Only 4.13% of the Web is Standards Compliant?

Browser maker Opera has conducted a recent study to see how much of the web is standards compliant. Using a specialized web crawler, dubbed “MAMA” for “Metadata Analysis and Mining Application,” that searches around 3.5 million pages, the company has determined that a mere 4.13% of the web is standards compliant.

Of course, one wonders about the accuracy of this study. There are certainly more than 3.5 million pages on the internet. Perhaps they were only searching a portion of the web that had less valid pages? And does a site with 100 non-compliant pages count as 100 invalid pages? How many of those sites are invalid because they try to comply to Microsoft’s bogus standard (a.k.a the “does it look alright in IE?” standard) at the same time?

I can understand the small figure, and maybe it is realistic. After all, many a website almost validates, such as Reddit.com, which has one lone (and minor) error stopping it from validating. And heck, Google and Amazon are validity-challenged. Amazon has “1445 Errors, 135 warning(s)” on it’s front page.

Many monolithic sites that you’d think would validate don’t, though they look fine in most browsers anyway. This brings up an interesting question: Does it matter whether you meet the standard to the letter, or is it okay if it looks fine in all of the standards-compliant browsers? What’s your opinion?

News article: Opera study: only 4.13% of the web is standards-compliant

Interesting Reddit Discussion: http://www.reddit.com/r/programming/comments/77grk/

  • http://stevenclark.com.au Steven Clark

    I think a large part of this issue was originally nobody had doctypes (say 4 – 5 years or more back in history) so a PhD researcher in Europe discovered at the time only 1% of sites carried doctypes. Then pressure was put onto the manufacturers of WYSIWYGs in particular and CMS developers to insert doctypes by default. The problem with that is people not even aware of what a doctype was simply produced the same junk – doctypes present / mostly invalid the moment content went on the page. So doctypes, the trigger for browsers to measure standards compliance, was kind of perverted at that point, and the web was littered with docytypes that really didn’t mean compliance anymore. So it would be interesting to see what was defined as compliance by Opera in this case, as you said. Is that doctype presence or doctype validity of the document? Personally I think Sturgeon’s Law applies to the Web like anything else – 99% of everything is crap. It’s always going to be unrealistic to believe that the web will provide total conformance. 99% of people whacking up pages will not care – but professional authors should care and should create quality products. Just like somone fixing their own car might not care about some detail that I would totally expect a qualified mechanic to do without question. Just my 2 cents.

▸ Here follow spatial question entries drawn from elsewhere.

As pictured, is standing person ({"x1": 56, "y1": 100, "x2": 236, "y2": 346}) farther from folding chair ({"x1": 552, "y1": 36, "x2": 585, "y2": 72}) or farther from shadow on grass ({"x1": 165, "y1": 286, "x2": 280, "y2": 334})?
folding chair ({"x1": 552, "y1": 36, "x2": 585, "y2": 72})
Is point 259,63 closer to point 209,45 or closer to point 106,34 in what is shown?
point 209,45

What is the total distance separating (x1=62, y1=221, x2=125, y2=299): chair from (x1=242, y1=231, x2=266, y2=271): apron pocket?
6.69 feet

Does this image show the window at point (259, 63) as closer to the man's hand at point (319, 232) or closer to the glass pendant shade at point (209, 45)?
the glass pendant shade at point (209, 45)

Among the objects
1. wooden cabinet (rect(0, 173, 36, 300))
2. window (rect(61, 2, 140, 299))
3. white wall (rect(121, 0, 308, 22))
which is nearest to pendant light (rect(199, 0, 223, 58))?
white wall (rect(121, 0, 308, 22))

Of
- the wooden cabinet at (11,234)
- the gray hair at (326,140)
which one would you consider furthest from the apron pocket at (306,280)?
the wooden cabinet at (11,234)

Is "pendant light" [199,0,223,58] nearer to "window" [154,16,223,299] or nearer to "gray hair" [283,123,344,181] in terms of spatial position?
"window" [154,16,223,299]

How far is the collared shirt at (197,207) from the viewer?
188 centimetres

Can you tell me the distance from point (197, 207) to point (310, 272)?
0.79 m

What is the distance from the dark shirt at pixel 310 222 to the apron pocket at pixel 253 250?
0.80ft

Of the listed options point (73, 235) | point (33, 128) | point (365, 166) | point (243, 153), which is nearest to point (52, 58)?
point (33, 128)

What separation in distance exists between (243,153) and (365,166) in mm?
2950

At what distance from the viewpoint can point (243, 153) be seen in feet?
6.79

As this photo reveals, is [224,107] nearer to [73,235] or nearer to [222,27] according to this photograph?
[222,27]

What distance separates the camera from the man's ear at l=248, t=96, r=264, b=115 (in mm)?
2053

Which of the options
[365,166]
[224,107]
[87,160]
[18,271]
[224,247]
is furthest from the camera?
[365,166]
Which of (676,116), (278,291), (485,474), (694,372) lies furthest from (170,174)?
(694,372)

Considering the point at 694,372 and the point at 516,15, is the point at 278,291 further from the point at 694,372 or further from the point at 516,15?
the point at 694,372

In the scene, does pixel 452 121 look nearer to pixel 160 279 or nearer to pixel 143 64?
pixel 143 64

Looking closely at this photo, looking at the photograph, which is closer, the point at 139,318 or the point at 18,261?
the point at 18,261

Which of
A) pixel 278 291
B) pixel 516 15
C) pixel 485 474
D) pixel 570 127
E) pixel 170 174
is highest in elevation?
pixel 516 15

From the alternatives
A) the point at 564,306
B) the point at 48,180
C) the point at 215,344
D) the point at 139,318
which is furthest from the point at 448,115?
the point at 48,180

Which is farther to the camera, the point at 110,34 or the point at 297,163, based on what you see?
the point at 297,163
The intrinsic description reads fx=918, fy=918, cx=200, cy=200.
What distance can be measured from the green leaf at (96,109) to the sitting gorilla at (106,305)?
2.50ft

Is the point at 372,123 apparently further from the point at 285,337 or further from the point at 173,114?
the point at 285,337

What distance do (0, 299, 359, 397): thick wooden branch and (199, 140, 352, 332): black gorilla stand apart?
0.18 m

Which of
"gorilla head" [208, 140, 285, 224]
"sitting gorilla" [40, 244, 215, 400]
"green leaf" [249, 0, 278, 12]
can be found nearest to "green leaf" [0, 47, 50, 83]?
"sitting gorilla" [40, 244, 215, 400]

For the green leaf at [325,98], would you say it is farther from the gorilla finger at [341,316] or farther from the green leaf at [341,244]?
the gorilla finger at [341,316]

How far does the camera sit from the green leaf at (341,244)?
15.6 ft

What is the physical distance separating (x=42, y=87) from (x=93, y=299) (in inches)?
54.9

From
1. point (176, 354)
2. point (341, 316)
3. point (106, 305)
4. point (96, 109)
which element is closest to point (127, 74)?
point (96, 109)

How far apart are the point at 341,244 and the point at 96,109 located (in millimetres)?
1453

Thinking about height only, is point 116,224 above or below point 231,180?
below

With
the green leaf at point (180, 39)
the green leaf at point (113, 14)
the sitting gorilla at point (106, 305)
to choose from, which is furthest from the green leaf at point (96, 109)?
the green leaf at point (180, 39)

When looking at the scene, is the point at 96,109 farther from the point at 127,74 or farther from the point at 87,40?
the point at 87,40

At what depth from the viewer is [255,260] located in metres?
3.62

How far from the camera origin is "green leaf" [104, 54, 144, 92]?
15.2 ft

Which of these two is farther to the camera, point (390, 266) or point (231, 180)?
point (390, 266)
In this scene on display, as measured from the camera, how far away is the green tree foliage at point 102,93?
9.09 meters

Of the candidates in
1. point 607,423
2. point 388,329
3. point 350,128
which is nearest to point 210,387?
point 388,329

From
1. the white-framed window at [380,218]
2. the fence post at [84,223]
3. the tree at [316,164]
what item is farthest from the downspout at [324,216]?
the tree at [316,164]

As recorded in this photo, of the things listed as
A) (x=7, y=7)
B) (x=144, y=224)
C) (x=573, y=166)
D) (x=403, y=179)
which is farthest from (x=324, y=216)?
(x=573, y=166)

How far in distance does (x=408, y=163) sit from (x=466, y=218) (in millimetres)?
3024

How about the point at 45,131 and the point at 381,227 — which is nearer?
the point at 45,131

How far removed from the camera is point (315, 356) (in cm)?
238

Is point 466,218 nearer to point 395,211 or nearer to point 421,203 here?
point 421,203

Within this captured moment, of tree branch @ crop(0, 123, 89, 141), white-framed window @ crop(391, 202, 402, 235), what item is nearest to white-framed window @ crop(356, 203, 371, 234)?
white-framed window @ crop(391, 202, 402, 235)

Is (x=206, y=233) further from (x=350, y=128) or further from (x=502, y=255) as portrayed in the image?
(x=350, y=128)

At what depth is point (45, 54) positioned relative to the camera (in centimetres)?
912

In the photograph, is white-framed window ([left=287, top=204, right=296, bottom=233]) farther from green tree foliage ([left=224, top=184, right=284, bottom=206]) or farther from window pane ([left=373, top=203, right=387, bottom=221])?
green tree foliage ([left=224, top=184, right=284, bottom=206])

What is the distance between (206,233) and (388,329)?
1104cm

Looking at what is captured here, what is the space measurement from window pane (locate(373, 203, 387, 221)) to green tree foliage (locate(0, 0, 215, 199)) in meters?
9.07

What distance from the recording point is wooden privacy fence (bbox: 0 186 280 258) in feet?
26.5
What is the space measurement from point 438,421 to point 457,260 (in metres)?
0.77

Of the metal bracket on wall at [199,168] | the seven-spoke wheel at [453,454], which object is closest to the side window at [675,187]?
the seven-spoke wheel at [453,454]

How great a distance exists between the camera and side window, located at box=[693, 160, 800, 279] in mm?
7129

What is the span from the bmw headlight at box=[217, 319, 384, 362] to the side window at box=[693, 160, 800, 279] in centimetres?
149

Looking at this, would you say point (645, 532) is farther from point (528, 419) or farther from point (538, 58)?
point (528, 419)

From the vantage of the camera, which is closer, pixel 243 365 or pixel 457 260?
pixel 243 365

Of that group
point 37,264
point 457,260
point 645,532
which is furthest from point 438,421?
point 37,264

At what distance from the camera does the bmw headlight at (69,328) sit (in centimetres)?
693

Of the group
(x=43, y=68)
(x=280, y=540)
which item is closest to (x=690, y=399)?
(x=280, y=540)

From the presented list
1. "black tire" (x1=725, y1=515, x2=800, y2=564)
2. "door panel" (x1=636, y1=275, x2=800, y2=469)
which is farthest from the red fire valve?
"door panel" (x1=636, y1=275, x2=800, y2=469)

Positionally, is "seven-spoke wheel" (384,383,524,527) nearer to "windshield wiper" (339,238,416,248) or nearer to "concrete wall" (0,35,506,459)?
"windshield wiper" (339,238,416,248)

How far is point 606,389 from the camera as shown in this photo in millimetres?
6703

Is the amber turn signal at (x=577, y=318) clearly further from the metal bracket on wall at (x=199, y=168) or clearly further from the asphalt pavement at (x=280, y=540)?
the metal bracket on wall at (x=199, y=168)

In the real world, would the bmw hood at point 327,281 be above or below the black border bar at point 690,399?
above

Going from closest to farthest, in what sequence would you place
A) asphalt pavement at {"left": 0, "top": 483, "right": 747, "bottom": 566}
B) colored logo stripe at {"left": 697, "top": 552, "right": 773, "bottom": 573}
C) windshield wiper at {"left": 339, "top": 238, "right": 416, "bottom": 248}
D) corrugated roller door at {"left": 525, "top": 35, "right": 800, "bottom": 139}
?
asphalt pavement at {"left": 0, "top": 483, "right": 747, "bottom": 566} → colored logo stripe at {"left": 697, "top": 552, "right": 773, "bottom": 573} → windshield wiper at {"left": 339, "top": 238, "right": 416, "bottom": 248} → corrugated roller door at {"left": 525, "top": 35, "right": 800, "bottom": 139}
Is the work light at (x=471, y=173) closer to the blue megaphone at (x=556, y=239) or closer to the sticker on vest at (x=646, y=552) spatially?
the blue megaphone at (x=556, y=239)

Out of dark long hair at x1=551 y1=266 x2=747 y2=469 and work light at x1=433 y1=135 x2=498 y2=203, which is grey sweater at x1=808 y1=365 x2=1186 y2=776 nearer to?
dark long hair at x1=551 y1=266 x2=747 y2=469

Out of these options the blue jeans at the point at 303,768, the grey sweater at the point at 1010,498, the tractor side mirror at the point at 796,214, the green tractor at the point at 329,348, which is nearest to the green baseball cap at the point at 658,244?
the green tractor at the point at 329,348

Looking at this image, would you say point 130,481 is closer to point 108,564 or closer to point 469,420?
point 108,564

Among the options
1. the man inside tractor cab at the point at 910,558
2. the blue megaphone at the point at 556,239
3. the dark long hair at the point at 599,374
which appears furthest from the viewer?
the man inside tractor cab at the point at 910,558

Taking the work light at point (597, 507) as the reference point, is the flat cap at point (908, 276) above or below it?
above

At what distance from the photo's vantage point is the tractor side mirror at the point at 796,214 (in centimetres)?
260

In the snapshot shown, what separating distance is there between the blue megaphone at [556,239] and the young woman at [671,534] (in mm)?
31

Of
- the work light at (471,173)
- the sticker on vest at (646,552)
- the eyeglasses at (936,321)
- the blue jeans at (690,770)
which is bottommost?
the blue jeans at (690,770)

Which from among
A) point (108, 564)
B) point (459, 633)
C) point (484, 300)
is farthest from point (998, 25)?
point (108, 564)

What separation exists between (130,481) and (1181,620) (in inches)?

  • http://www.webmaster-source.com Matt

    @Steven A good argument. I’d like to learn more about this study as well. I did a little bit of digging, and found Opera’s full report, which is available here: http://dev.opera.com/articles/view/mama/ I haven’t looked through it thoroughly myself yet though.

    One part I thought was funny:

    Another related statistic MAMA uncovered was that, of the number of sites proudly displaying “W3C validation badges”, only ~50% of them actually validate.

  • http://stevenclark.com.au Steven Clark

    Yes I saw that, which is probably more positive than it sounds.I’m very big on validation as a development methodology tool, validating code is much easier to find and fix cross browser CSS issues. But I find every new person I work with agrees with the idea but doesn’t appreciate it until they come knocking on the office door looking for answers to why their layout broke. Without the validating I just pull my hair out.The second part of that is that nearly everything you pass over to your client in a CMS as valid code ends up invalid the moment they start to edit, upload images and play around. One of the hidden costs of a CMS I guess. So I was impressed a whopping 50% remained valid. I probably wouldn’t badge a client’s CMS solution though. I more often badge blogs so that for ease one can post then validated. Of course, a simple Firefox plugin is a better solution to the badge for this purpose.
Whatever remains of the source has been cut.